Quote exactly the lines from the one with "RELOJ INVICTA HOMBRE" to the end of the data, both included; omit the pictures.

=====

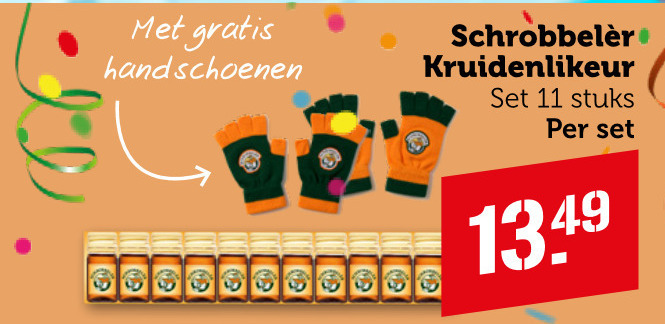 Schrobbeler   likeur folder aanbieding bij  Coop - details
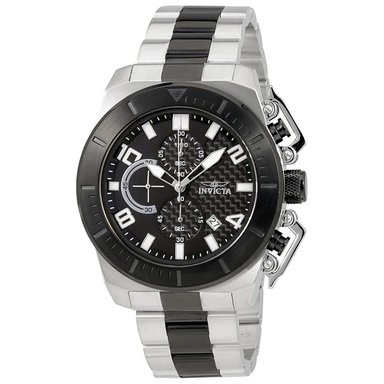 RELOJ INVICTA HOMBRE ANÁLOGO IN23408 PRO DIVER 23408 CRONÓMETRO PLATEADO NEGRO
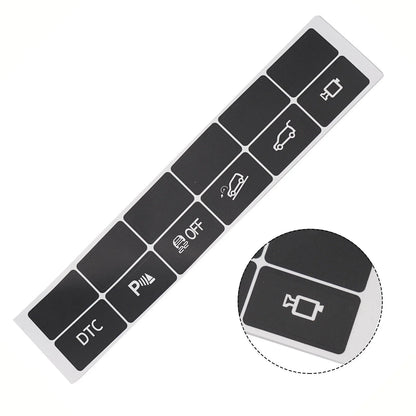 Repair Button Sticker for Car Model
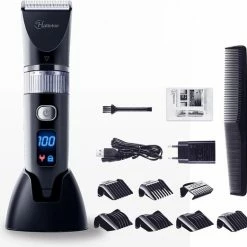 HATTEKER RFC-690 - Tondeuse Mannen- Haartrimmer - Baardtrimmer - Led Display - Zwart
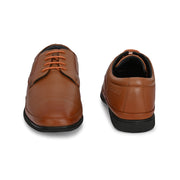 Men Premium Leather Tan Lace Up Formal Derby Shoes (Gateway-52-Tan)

=====

#### [EXPECTED ANSWER]
 RELOJ INVICTA HOMBRE ANÁLOGO IN23408 PRO DIVER 23408 CRONÓMETRO PLATEADO NEGRO
 Repair Button Sticker for Car Model
 HATTEKER RFC-690 - Tondeuse Mannen- Haartrimmer - Baardtrimmer - Led Display - Zwart
 Men Premium Leather Tan Lace Up Formal Derby Shoes (Gateway-52-Tan)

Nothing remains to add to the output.